‘The people stood up’: how war turned Iran towards ‘everyday nationalism’
Guardian -Sept7th2025
By: Patrick Wintour
Amid the ruins of the building that was once the Tehran home of the Iranian nuclear scientist Ahmadreza Zolfaghari, workmen are underway demolishing the remains, damaged beyond repair by Israel’s surprise attempt to assassinate Iran’s political, military and nuclear elite.
Zolfaghari had worked at the Faculty of Nuclear Engineering at Shahid Beheshti University, and was editor-in-chief of a nuclear energy journal, all of which was sufficient to make him an Israeli target. He was found dead in the rubble of his home, along with his wife and grownup son. The three adjoining buildings had also been blown apart, killing at least five others, including an 11-year-old child. A blue banner, draped down one of the damaged buildings, reads: “A piece of the body of Iran.”
The group of workmen wielding sledgehammers are clambering across the remaining unstable floor struts to demolish what remains of the building. Loose masonry crashes to the ground, sending dust into the air. Their perilous task – the beams on which they stand creak as they hammer – seems a metaphor for a country still in shock, neither at peace nor at war, but in need of reconstruction.
More than 1,000 Iranians died in the Israeli attack, and some professional sociologists – a broad term in Iran – argue a new nationalism has emerged into public view.
There is no doubt that, outwardly, Tehran is changing fast – and socially it is light years from western perceptions. The number of women not wearing the hijab in Tehran’s streets is about a third and it is not just young women, but sometimes whole families. A new punitive chastity law passed by the religious conservatives – still dominant inside parliament – was rejected by the consensual, but reformist president Masoud Pezeshkian on the pragmatic grounds that it would cause an uprising if it was enforced.

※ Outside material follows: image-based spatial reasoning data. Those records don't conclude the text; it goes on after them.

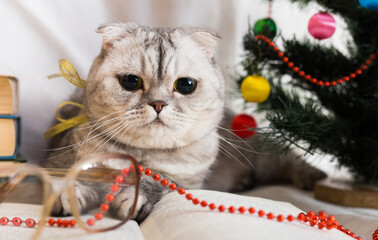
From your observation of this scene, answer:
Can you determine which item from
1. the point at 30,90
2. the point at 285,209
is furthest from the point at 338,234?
the point at 30,90

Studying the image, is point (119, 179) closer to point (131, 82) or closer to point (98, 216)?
point (98, 216)

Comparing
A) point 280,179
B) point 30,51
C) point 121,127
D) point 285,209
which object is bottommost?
point 280,179

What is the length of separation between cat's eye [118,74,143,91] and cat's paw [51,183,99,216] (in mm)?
286

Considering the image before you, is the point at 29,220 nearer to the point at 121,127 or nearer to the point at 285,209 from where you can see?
the point at 121,127

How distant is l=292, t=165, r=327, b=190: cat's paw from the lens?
4.56 feet

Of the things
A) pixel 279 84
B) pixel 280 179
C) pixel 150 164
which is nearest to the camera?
pixel 150 164

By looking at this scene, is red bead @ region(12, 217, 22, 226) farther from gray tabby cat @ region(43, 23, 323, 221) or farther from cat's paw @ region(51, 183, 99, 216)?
gray tabby cat @ region(43, 23, 323, 221)

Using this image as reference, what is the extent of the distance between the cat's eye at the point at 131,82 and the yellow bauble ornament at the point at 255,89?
355 millimetres

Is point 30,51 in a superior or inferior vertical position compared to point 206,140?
superior

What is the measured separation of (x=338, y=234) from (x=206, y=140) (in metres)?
0.45

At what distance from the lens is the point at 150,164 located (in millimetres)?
959

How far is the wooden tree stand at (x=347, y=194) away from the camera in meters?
1.13

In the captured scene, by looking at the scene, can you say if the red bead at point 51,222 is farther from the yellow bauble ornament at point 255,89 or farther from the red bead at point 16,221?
the yellow bauble ornament at point 255,89

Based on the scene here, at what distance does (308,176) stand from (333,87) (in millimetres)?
407
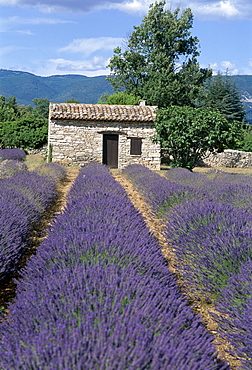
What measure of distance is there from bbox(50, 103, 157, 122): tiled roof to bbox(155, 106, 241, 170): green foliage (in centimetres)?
228

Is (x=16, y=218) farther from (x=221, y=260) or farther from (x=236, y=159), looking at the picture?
(x=236, y=159)

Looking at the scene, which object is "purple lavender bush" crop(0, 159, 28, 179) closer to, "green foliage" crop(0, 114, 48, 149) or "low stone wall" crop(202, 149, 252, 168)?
"green foliage" crop(0, 114, 48, 149)

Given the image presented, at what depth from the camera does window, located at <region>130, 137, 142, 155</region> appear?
16250 mm

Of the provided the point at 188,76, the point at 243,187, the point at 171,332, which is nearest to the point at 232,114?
the point at 188,76

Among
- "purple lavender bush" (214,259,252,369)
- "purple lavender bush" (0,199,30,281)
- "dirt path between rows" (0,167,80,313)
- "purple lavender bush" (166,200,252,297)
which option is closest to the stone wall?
"dirt path between rows" (0,167,80,313)

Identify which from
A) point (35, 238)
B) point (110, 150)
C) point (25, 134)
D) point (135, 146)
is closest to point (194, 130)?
point (135, 146)

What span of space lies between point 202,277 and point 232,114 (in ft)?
83.9

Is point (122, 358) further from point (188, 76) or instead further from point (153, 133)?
point (188, 76)

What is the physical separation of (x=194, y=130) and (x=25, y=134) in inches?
404

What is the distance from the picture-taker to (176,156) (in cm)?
1435

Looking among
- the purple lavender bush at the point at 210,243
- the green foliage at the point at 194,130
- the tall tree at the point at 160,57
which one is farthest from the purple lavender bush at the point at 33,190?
the tall tree at the point at 160,57

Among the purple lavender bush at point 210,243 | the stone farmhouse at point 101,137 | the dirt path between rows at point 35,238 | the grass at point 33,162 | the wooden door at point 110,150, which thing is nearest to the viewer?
the purple lavender bush at point 210,243

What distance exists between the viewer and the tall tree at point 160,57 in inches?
1077

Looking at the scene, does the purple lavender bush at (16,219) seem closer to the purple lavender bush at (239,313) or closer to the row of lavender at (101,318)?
the row of lavender at (101,318)
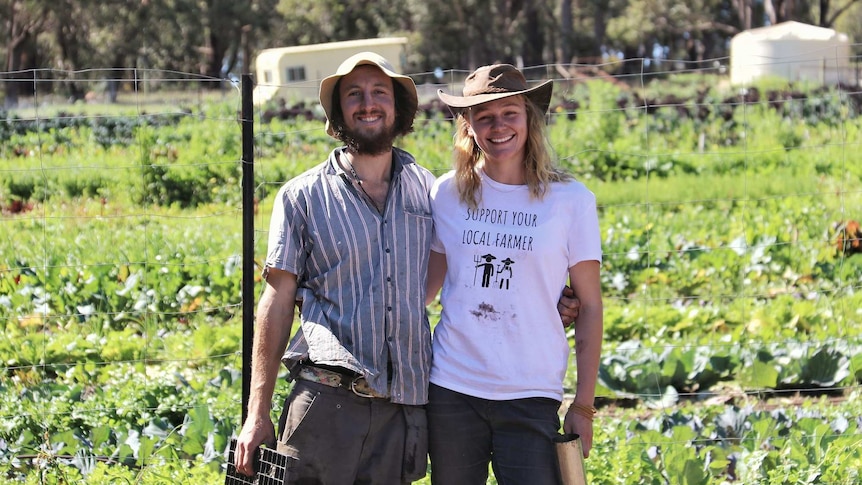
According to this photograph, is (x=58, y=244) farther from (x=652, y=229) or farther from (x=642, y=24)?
(x=642, y=24)

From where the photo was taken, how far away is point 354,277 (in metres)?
3.06

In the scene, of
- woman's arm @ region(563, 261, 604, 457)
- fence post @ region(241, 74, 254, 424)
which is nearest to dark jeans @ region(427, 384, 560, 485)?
woman's arm @ region(563, 261, 604, 457)

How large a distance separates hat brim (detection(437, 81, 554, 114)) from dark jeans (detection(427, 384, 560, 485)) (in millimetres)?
865

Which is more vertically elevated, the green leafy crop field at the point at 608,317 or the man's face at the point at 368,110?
the man's face at the point at 368,110

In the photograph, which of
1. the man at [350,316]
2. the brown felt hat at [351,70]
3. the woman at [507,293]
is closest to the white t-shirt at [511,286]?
the woman at [507,293]

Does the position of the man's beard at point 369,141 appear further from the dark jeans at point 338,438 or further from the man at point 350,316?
the dark jeans at point 338,438

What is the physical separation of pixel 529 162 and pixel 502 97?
0.70 feet

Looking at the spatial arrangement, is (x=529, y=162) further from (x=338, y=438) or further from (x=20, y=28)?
(x=20, y=28)

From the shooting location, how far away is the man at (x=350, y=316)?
3.04m

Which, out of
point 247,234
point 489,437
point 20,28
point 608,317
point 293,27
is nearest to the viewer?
point 489,437

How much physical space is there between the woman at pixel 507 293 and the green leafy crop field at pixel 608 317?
3.46ft

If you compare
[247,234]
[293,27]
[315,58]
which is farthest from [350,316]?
[293,27]

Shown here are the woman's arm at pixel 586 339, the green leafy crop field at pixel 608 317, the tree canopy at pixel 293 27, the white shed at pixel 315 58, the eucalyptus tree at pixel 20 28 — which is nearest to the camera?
the woman's arm at pixel 586 339

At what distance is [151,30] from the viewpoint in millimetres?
48906
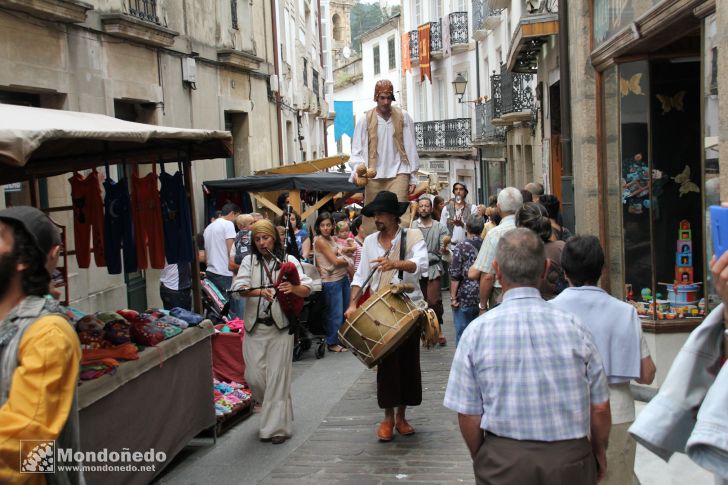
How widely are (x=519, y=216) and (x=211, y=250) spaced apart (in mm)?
6480

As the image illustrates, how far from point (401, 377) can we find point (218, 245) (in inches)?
225

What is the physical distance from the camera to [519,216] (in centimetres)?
652

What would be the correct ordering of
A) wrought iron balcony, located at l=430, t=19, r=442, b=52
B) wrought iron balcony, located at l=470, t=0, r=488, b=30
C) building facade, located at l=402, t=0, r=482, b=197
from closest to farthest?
1. wrought iron balcony, located at l=470, t=0, r=488, b=30
2. building facade, located at l=402, t=0, r=482, b=197
3. wrought iron balcony, located at l=430, t=19, r=442, b=52

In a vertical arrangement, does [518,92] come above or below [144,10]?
below

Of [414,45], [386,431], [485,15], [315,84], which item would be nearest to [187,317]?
[386,431]

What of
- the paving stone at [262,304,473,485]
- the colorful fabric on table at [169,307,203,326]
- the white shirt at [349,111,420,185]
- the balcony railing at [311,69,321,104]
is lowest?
the paving stone at [262,304,473,485]

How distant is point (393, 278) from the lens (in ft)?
23.1

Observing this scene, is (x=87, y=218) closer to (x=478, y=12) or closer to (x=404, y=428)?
(x=404, y=428)

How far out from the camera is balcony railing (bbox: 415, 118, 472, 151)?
36.8m

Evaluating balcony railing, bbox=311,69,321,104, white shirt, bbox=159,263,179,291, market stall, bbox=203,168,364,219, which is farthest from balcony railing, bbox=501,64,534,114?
balcony railing, bbox=311,69,321,104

The burial of the measure has emboldened women. The police, once keen to bundle the “unchaste” into the back of a van, now leave unscarfed women to their individual choice. The vibrant, albeit polluted, evening streets resemble Beirut as much as Kabul. The next step is to allow women to ride motorcycles. Observers say that Mahsa Amini, the young Kurdish woman who collapsed in a police station in 2022, sparking the “women life freedom” protests, did not entirely die in vain.
The cultural sociologist and Soas alumni Nematollah Fazeli claims a deep change may be afoot. What he describes as the emergence of an “everyday nationalism” is reflected in a return to epic poetry, popular podcasts about Iranian history, and thousands of ordinary conversations across the country about Iranian identity.